─── Dataset ───

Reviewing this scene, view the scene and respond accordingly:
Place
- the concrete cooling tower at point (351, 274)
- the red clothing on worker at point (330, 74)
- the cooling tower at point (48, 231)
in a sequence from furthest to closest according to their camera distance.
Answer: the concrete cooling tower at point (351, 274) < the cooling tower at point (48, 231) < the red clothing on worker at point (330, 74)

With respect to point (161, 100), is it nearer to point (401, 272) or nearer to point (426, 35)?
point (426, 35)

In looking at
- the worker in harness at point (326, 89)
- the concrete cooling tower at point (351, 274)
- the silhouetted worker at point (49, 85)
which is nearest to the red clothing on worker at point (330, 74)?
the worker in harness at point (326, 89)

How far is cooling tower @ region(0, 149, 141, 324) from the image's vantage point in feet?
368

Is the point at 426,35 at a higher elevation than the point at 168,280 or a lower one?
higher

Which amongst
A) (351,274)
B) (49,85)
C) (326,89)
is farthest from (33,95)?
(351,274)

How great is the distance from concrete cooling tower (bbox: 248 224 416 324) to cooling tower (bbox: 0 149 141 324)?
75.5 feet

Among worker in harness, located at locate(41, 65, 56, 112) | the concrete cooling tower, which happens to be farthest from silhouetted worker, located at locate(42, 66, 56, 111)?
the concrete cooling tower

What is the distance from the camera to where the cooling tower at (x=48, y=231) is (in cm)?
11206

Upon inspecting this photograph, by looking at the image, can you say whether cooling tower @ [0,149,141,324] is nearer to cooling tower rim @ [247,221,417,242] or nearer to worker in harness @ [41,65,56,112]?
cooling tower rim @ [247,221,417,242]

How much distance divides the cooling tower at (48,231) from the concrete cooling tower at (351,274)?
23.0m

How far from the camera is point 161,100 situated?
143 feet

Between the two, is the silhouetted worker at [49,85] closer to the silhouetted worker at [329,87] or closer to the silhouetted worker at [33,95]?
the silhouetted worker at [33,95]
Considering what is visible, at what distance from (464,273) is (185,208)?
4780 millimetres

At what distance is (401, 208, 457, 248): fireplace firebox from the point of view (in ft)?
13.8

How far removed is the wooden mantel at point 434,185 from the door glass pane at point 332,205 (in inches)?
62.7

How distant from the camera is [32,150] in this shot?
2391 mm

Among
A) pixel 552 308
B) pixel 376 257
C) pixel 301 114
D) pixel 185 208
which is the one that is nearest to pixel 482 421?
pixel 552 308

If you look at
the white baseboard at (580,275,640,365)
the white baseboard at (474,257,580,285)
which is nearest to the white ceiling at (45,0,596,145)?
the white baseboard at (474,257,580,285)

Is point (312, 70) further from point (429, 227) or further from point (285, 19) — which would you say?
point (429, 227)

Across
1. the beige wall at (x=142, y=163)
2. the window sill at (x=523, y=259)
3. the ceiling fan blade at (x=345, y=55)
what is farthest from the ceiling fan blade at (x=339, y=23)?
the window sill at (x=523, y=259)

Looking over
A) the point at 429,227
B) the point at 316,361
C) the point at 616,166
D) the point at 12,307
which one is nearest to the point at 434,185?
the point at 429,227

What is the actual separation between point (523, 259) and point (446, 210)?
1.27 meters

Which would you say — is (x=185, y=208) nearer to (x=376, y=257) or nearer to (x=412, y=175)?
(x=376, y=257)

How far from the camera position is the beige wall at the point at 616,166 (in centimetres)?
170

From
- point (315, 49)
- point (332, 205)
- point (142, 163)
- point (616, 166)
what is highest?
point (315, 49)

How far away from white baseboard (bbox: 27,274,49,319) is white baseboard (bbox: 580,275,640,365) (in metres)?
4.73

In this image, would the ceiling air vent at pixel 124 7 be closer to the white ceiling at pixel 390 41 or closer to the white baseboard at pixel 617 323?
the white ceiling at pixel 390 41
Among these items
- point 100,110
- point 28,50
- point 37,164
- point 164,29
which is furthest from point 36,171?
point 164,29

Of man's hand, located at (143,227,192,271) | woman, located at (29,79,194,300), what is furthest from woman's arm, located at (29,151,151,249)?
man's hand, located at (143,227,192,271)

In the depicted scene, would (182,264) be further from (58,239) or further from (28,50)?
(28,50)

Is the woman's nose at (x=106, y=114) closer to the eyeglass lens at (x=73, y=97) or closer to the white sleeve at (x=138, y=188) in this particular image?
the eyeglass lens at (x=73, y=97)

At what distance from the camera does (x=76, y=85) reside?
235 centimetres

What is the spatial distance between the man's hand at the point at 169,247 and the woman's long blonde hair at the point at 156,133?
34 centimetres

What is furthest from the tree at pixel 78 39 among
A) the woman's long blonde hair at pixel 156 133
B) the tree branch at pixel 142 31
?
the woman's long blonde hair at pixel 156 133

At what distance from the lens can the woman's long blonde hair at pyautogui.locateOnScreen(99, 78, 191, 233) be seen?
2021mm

───

## What is needed
Copy the records above word for word, from the first line through the last.

## Full output
Reviewing this scene, view the scene and respond accordingly:
Place
- the concrete cooling tower at point (351, 274)
- the red clothing on worker at point (330, 74)
- the cooling tower at point (48, 231)
in a sequence from furthest to closest according to their camera distance.
Answer: the concrete cooling tower at point (351, 274) < the cooling tower at point (48, 231) < the red clothing on worker at point (330, 74)

With respect to point (161, 100), is it nearer to point (401, 272) or nearer to point (426, 35)?
point (426, 35)

In looking at
- the worker in harness at point (326, 89)
- the concrete cooling tower at point (351, 274)
- the silhouetted worker at point (49, 85)
which is nearest to the red clothing on worker at point (330, 74)?
the worker in harness at point (326, 89)

How far is cooling tower @ region(0, 149, 141, 324) from the image's vantage point in feet?
368

Is the point at 426,35 at a higher elevation than the point at 168,280 or a lower one?
higher

Which amongst
A) (351,274)
B) (49,85)
C) (326,89)
is farthest from (33,95)?
(351,274)

How great is the distance from concrete cooling tower (bbox: 248 224 416 324) to cooling tower (bbox: 0 149 141 324)?
75.5 feet

Among worker in harness, located at locate(41, 65, 56, 112) | the concrete cooling tower, which happens to be farthest from silhouetted worker, located at locate(42, 66, 56, 111)?
the concrete cooling tower

What is the distance from the camera to where the cooling tower at (x=48, y=231) is (in cm)?
11206

Upon inspecting this photograph, by looking at the image, can you say whether cooling tower @ [0,149,141,324] is nearer to cooling tower rim @ [247,221,417,242] or nearer to worker in harness @ [41,65,56,112]?
cooling tower rim @ [247,221,417,242]

How much distance divides the cooling tower at (48,231) from the concrete cooling tower at (351,274)?
23.0m

How far from the camera is point 161,100 situated?
143 feet

Between the two, is the silhouetted worker at [49,85] closer to the silhouetted worker at [329,87] or closer to the silhouetted worker at [33,95]?
the silhouetted worker at [33,95]
Considering what is visible, at what distance from (464,273) is (185,208)?
4780 millimetres

At what distance is (401, 208, 457, 248): fireplace firebox from the point of view (in ft)?
13.8

How far removed is the wooden mantel at point 434,185 from the door glass pane at point 332,205 (in inches)?
62.7

How distant from the camera is [32,150] in this shot?
2391 mm

Among
A) pixel 552 308
B) pixel 376 257
C) pixel 301 114
D) pixel 185 208
which is the one that is nearest to pixel 482 421?
pixel 552 308

If you look at
the white baseboard at (580,275,640,365)
the white baseboard at (474,257,580,285)
which is nearest to the white ceiling at (45,0,596,145)?
the white baseboard at (474,257,580,285)

Is point (312, 70) further from point (429, 227) or further from point (285, 19) — which would you say?
point (429, 227)

Across
1. the beige wall at (x=142, y=163)
2. the window sill at (x=523, y=259)
3. the ceiling fan blade at (x=345, y=55)
what is farthest from the ceiling fan blade at (x=339, y=23)?
the window sill at (x=523, y=259)

Looking over
A) the point at 429,227
B) the point at 316,361
C) the point at 616,166
D) the point at 12,307
which one is nearest to the point at 434,185?
the point at 429,227

What is the actual separation between point (523, 259) and point (446, 210)?
1.27 meters

Which would you say — is (x=185, y=208) nearer to (x=376, y=257) or nearer to (x=412, y=175)?
(x=376, y=257)

How far from the camera position is the beige wall at the point at 616,166 (in centimetres)?
170

From
- point (315, 49)
- point (332, 205)
- point (142, 163)
- point (616, 166)
what is highest?
point (315, 49)

How far away from white baseboard (bbox: 27,274,49,319) is white baseboard (bbox: 580,275,640,365) (in metres)?
4.73

In this image, would the ceiling air vent at pixel 124 7 be closer to the white ceiling at pixel 390 41 or closer to the white baseboard at pixel 617 323?
the white ceiling at pixel 390 41
Among these items
- point 100,110
- point 28,50
- point 37,164
- point 164,29
which is furthest from point 36,171?
point 164,29

Of man's hand, located at (143,227,192,271) | woman, located at (29,79,194,300), what is furthest from woman's arm, located at (29,151,151,249)?
man's hand, located at (143,227,192,271)

In the depicted scene, would (182,264) be further from (58,239) or further from (28,50)?
(28,50)

Is the woman's nose at (x=106, y=114) closer to the eyeglass lens at (x=73, y=97) or closer to the white sleeve at (x=138, y=188) in this particular image?
the eyeglass lens at (x=73, y=97)

At what distance from the camera does (x=76, y=85) reside?
235 centimetres

What is the spatial distance between the man's hand at the point at 169,247 and the woman's long blonde hair at the point at 156,133?
34 centimetres

What is furthest from the tree at pixel 78 39 among
A) the woman's long blonde hair at pixel 156 133
B) the tree branch at pixel 142 31
?
the woman's long blonde hair at pixel 156 133

At what distance from the lens can the woman's long blonde hair at pyautogui.locateOnScreen(99, 78, 191, 233) be seen?
2021mm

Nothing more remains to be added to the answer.